Records of spatial reasoning questions:
==*==
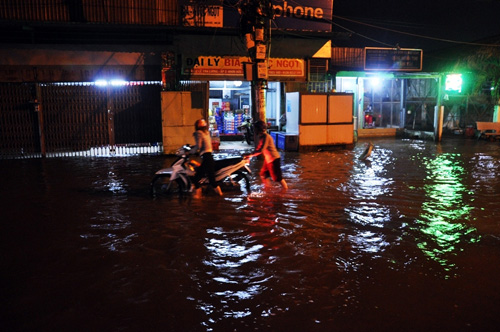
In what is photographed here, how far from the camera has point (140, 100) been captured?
17.1 m

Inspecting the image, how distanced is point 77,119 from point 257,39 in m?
8.24

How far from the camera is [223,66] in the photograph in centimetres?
1777

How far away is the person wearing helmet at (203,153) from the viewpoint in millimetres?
9406

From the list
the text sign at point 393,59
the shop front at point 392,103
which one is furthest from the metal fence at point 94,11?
the shop front at point 392,103

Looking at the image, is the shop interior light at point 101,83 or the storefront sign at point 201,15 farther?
the storefront sign at point 201,15

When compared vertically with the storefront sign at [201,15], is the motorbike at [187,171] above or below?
Result: below

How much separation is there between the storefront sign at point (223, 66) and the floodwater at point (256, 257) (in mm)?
7808

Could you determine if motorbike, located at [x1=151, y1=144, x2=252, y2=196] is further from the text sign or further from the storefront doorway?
the text sign

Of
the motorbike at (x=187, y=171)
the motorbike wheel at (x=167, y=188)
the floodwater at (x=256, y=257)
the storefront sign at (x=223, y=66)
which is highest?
the storefront sign at (x=223, y=66)

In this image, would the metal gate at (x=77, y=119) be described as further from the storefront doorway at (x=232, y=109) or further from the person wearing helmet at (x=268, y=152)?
the person wearing helmet at (x=268, y=152)

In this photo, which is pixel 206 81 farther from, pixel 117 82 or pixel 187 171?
pixel 187 171

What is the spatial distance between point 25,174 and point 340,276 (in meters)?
11.1

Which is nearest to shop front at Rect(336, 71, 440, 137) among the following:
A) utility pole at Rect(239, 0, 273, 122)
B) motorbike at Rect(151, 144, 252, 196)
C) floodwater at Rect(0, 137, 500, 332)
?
utility pole at Rect(239, 0, 273, 122)

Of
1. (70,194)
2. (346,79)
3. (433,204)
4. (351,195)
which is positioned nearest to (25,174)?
(70,194)
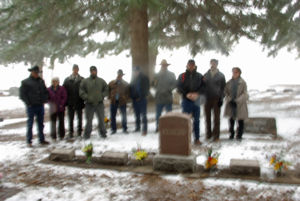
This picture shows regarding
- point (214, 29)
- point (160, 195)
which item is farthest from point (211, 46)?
point (160, 195)

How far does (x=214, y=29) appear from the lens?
10.3 meters

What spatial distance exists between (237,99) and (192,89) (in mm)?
1166

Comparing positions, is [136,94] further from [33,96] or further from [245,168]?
[245,168]

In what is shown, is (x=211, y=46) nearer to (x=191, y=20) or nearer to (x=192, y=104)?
(x=191, y=20)

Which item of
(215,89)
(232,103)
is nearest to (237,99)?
(232,103)

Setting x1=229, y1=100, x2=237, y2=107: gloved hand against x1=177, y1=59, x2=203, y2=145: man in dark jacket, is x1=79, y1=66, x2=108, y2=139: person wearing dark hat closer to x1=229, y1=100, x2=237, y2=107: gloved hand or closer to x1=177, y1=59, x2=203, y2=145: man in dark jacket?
x1=177, y1=59, x2=203, y2=145: man in dark jacket

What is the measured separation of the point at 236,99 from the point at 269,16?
4.43m

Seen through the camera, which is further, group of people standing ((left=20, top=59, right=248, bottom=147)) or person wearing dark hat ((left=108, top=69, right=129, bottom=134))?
person wearing dark hat ((left=108, top=69, right=129, bottom=134))

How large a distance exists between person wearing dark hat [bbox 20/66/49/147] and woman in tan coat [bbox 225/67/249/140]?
189 inches

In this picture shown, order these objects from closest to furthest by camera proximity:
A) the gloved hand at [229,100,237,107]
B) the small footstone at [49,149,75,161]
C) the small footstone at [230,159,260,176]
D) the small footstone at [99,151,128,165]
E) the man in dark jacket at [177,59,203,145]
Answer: the small footstone at [230,159,260,176] → the small footstone at [99,151,128,165] → the small footstone at [49,149,75,161] → the man in dark jacket at [177,59,203,145] → the gloved hand at [229,100,237,107]

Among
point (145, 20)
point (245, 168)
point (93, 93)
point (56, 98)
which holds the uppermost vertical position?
point (145, 20)

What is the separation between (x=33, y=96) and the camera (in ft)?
21.8

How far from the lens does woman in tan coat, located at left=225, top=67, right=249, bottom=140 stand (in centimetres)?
649

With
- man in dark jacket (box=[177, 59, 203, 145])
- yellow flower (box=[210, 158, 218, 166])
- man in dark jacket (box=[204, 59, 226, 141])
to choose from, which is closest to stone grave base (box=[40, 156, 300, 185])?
yellow flower (box=[210, 158, 218, 166])
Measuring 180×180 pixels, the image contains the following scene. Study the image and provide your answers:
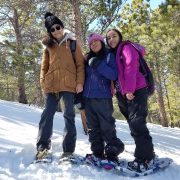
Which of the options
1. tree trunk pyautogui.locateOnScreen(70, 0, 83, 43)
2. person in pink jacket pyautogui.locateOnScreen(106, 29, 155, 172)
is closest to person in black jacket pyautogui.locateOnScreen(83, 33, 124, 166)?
person in pink jacket pyautogui.locateOnScreen(106, 29, 155, 172)

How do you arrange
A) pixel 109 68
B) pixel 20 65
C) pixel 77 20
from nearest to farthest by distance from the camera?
pixel 109 68, pixel 77 20, pixel 20 65

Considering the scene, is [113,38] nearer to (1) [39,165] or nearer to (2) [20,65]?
(1) [39,165]

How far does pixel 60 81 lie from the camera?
5359 millimetres

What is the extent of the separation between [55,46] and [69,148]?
5.17 feet

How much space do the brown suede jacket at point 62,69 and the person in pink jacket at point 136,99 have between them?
662mm

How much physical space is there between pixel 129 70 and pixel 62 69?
41.6 inches

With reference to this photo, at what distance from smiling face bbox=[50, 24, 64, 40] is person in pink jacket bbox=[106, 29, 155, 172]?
1.00m

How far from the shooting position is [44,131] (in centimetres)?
541

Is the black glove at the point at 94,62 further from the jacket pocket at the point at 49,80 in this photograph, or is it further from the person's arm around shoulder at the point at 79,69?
the jacket pocket at the point at 49,80

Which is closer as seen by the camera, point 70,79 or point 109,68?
point 109,68

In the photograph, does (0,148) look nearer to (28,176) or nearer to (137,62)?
(28,176)

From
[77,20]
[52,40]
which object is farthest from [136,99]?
[77,20]

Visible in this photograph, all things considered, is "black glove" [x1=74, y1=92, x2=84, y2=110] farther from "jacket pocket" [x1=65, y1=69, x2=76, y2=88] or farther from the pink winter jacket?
the pink winter jacket

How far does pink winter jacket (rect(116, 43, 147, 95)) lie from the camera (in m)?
4.93
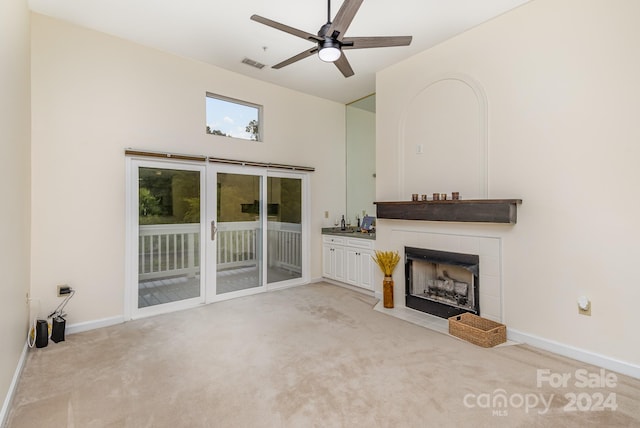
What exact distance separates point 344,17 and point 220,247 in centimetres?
326

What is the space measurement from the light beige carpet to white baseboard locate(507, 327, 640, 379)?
0.27ft

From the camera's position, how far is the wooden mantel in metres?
2.97

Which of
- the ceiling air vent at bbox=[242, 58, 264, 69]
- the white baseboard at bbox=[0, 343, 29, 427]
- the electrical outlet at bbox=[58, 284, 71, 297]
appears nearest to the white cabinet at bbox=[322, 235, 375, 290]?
the ceiling air vent at bbox=[242, 58, 264, 69]

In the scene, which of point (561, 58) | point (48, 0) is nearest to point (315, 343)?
point (561, 58)

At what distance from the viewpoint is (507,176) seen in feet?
10.2

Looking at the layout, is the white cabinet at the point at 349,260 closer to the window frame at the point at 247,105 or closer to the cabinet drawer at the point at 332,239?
the cabinet drawer at the point at 332,239

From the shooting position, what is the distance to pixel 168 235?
3.87 m

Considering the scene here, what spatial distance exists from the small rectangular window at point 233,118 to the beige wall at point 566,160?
2.95m

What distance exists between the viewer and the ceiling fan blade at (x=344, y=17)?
6.70 ft

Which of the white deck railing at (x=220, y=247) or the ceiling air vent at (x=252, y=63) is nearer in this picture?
the white deck railing at (x=220, y=247)

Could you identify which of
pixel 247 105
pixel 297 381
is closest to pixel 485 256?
pixel 297 381

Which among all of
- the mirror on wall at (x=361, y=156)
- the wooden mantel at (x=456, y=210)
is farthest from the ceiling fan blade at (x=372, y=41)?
the mirror on wall at (x=361, y=156)

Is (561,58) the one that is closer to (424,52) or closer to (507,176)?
(507,176)

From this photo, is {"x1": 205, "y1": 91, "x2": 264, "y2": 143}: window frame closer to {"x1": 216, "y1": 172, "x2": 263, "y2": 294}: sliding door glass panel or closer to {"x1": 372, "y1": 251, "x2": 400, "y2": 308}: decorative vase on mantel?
{"x1": 216, "y1": 172, "x2": 263, "y2": 294}: sliding door glass panel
==*==
Your task is to output exactly the lines running from the one with "Could you identify which of" through the final line of the material above, with both ends included.

Could you identify which of
pixel 247 105
pixel 297 381
is closest to pixel 485 256?
pixel 297 381

Which among all of
- the mirror on wall at (x=361, y=156)
- the wooden mantel at (x=456, y=210)
is farthest from the ceiling fan blade at (x=372, y=41)?
the mirror on wall at (x=361, y=156)

Is (561,58) the one that is closer to (424,52) or closer to (507,176)?
(507,176)

From this photo, is {"x1": 205, "y1": 91, "x2": 264, "y2": 143}: window frame closer to {"x1": 216, "y1": 172, "x2": 263, "y2": 294}: sliding door glass panel or closer to {"x1": 372, "y1": 251, "x2": 400, "y2": 308}: decorative vase on mantel?
{"x1": 216, "y1": 172, "x2": 263, "y2": 294}: sliding door glass panel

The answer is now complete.